The news this week from Diesel News includes AHG, safety and braking concerns, as well as a continuing drive in the USA for a more fuel efficient truck.
Automotive Holdings Group has reacted to press speculation about the sale of its refrigerated logistics business. The company issued a statement telling the ASX it is currently in the process of restructuring its refrigerated logistics business and has not initiated a formal sale process for the business.
AHG stated, it has received expressions of interest in relation to the refrigerated part of its business, but none have progressed past informal preliminary discussions. Essentially, the sale of the refrigerated arm of AHG, has neither been confirmed or denied.
Stop, Look, Wave is a new classroom safety campaign, started by Volvo Trucks, targeting Australia’s most vulnerable pedestrians. Delivered by way of a free education campaign, the material teaches Australian children to STOP on the side of the road, LOOK both ways, and WAVE at the truck driver before they cross.
The initiative was first launched in Australia, in collaboration with Toxfree and Melbourne’s Glen Iris Primary School.

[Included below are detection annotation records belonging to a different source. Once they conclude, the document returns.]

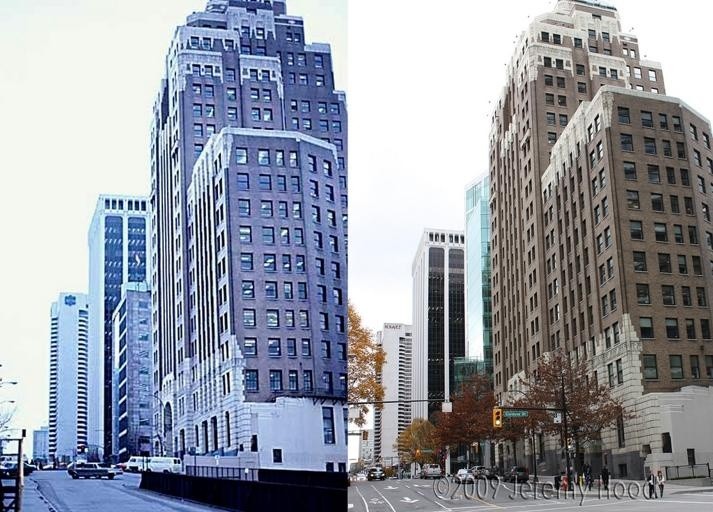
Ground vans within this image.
[418,463,443,480]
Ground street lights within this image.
[0,425,9,432]
[0,380,19,386]
[2,434,12,438]
[498,385,540,484]
[0,400,16,404]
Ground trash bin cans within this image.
[555,467,575,490]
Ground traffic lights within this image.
[415,448,420,456]
[492,408,503,428]
[362,432,368,440]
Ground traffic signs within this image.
[503,411,528,418]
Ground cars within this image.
[350,474,367,482]
[501,465,530,482]
[365,466,385,481]
[478,468,494,480]
[470,464,485,478]
[454,468,474,485]
[0,454,186,481]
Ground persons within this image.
[553,462,612,491]
[657,470,665,497]
[647,470,655,499]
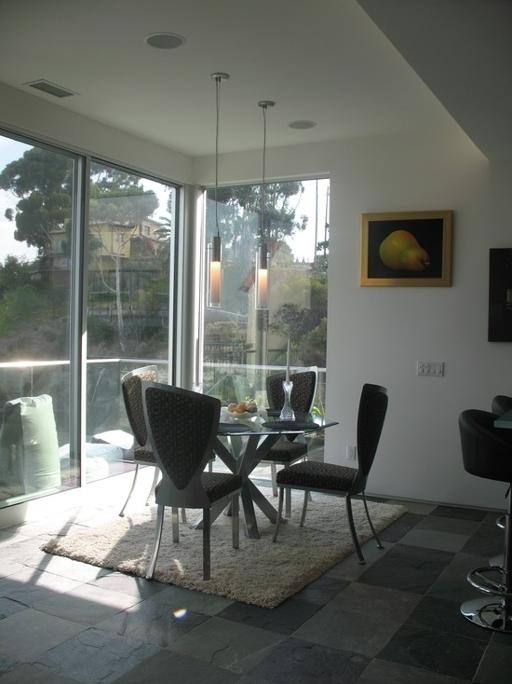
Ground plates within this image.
[225,409,259,418]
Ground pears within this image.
[379,230,431,272]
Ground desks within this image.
[192,415,340,552]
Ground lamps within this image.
[207,71,275,311]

Children were invited into the truck, to give them a look from behind the steering wheel.
The kids now have a better appreciation of the trucks, Principal, Meredith Carracher said.

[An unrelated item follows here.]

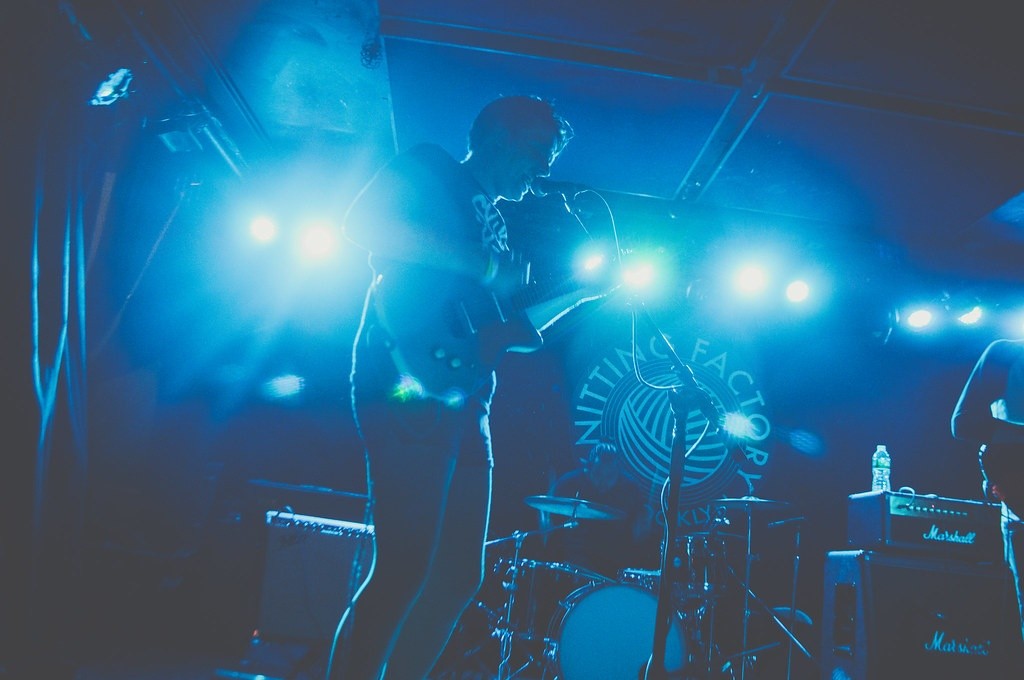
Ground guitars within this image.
[370,250,639,402]
[978,442,1024,523]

“First of all, they were incredibly excited to be involved and close to the trucks – for most children it was quite a unique experience,” said Carracher. “But they also commented just how small everything looks from up there… I think that really impressed upon them just how difficult it could be for a driver to see them.”
The Heavy Vehicle Industry Association called call for the National Heavy Vehicle Regulator (NHVR) to address a fundamental weakness in Performance Based Standards (PBS) scheme guidelines, allowing sophisticated vehicle combinations to operate with only foundation or ‘dumb’ braking systems and without roll-over control.
“The use of older trucks in heavy truck and dog combinations, for example, particularly when operating in congested urban environments, is a concern,” said Brett Wright, HVIA CEO. “The PBS system must provide a reasonable assurance to the community that they are indeed “world’s best.
“In the event of a major accident involving one of these vehicles, a knee-jerk reaction from politicians in response could undermine the whole PBS scheme, do significant reputational damage to both industry and the NHVR and put the productivity benefits gained from PBS at risk.”
The US Department of Energy’s Supertruck program is moving on to its next stage. SuperTruck II is a the five-year, US$160-million, program. The four main players involved in the first program are lined up to achieve even better results.
The four teams consist of a partnership between Cummins and Peterbilt, Daimler Trucks North America; Navistar International and Volvo Group. In SuperTruck II the aim is to reach a new engine-efficiency standard of 55 per cent, a 31 per cent increase, from the 2009 standard, set as a benchmark.
US truck manufacturers in 2009 had a brake thermal efficiency of 42 per cent. SuperTruck 1 aimed to reach 50 per cent. This time around the target has been set at 55 per cent.